# What the task requires
Restate word for word the line containing "THE ANSWER/TOTAL NUMBER OF ITEMS" and every following line in the material below, up to and including the last one.
Segment Open
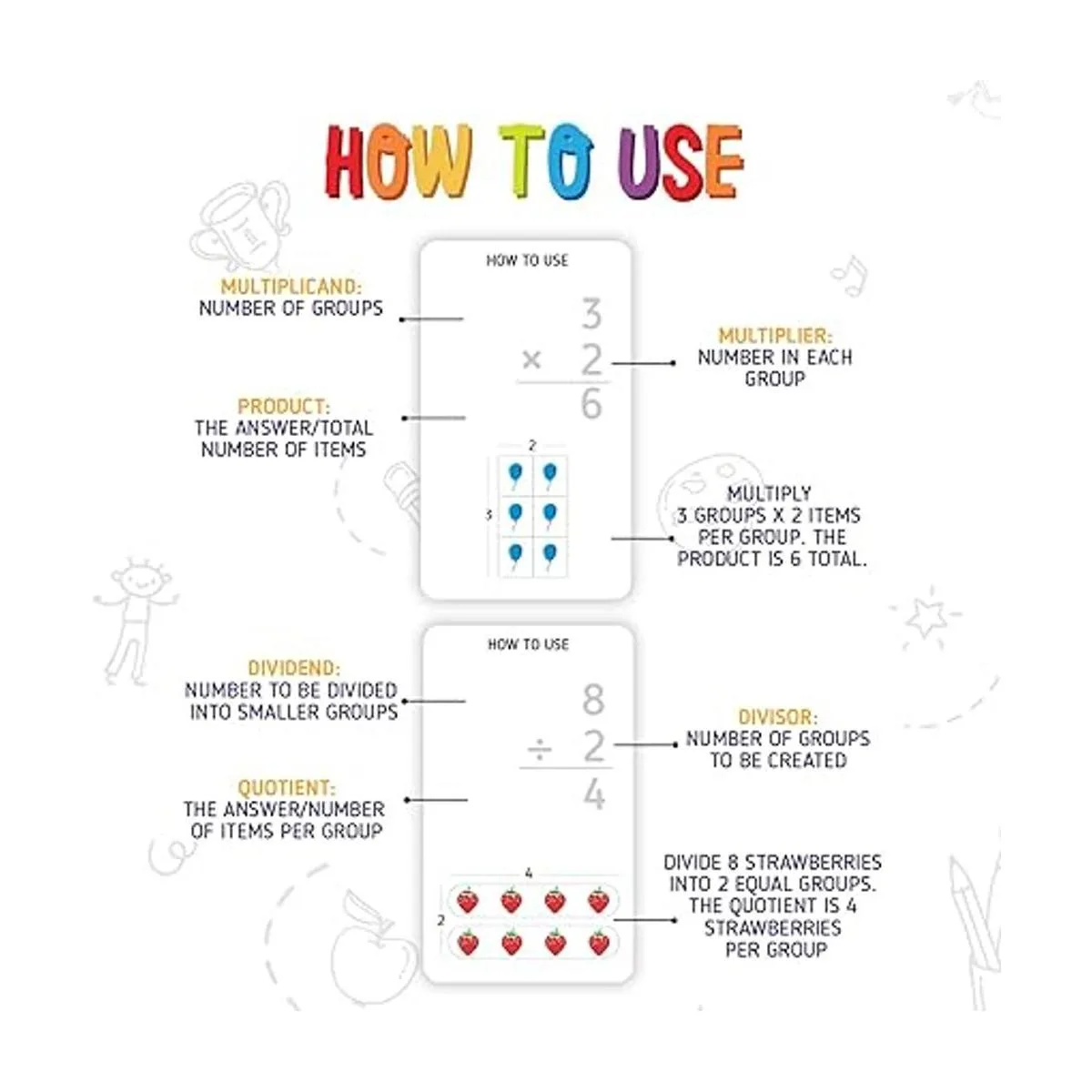 HOW TO USE

HOW TO USE

MULTIPLICAND:
NUMBER OF GROUPS

3
× 2
6

MULTIPLIER:
NUMBER IN EACH GROUP

PRODUCT:
THE ANSWER/TOTAL NUMBER OF ITEMS

2
3

MULTIPLY 3 GROUPS X 2 ITEMS PER GROUP. THE PRODUCT IS 6 TOTAL.

HOW TO USE

DIVIDEND:
NUMBER TO BE DIVIDED INTO SMALLER GROUPS

8
÷ 2
4

DIVISOR:
NUMBER OF GROUPS TO BE CREATED

QUOTIENT:
THE ANSWER/NUMBER OF ITEMS PER GROUP

4
2

DIVIDE 8 STRAWBERRIES INTO 2 EQUAL GROUPS. THE QUOTIENT IS 4 STRAWBERRIES PER GROUP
Segment Closed
# Response
THE ANSWER/TOTAL NUMBER OF ITEMS

2
3

MULTIPLY 3 GROUPS X 2 ITEMS PER GROUP. THE PRODUCT IS 6 TOTAL.

HOW TO USE

DIVIDEND:
NUMBER TO BE DIVIDED INTO SMALLER GROUPS

8
÷ 2
4

DIVISOR:
NUMBER OF GROUPS TO BE CREATED

QUOTIENT:
THE ANSWER/NUMBER OF ITEMS PER GROUP

4
2

DIVIDE 8 STRAWBERRIES INTO 2 EQUAL GROUPS. THE QUOTIENT IS 4 STRAWBERRIES PER GROUP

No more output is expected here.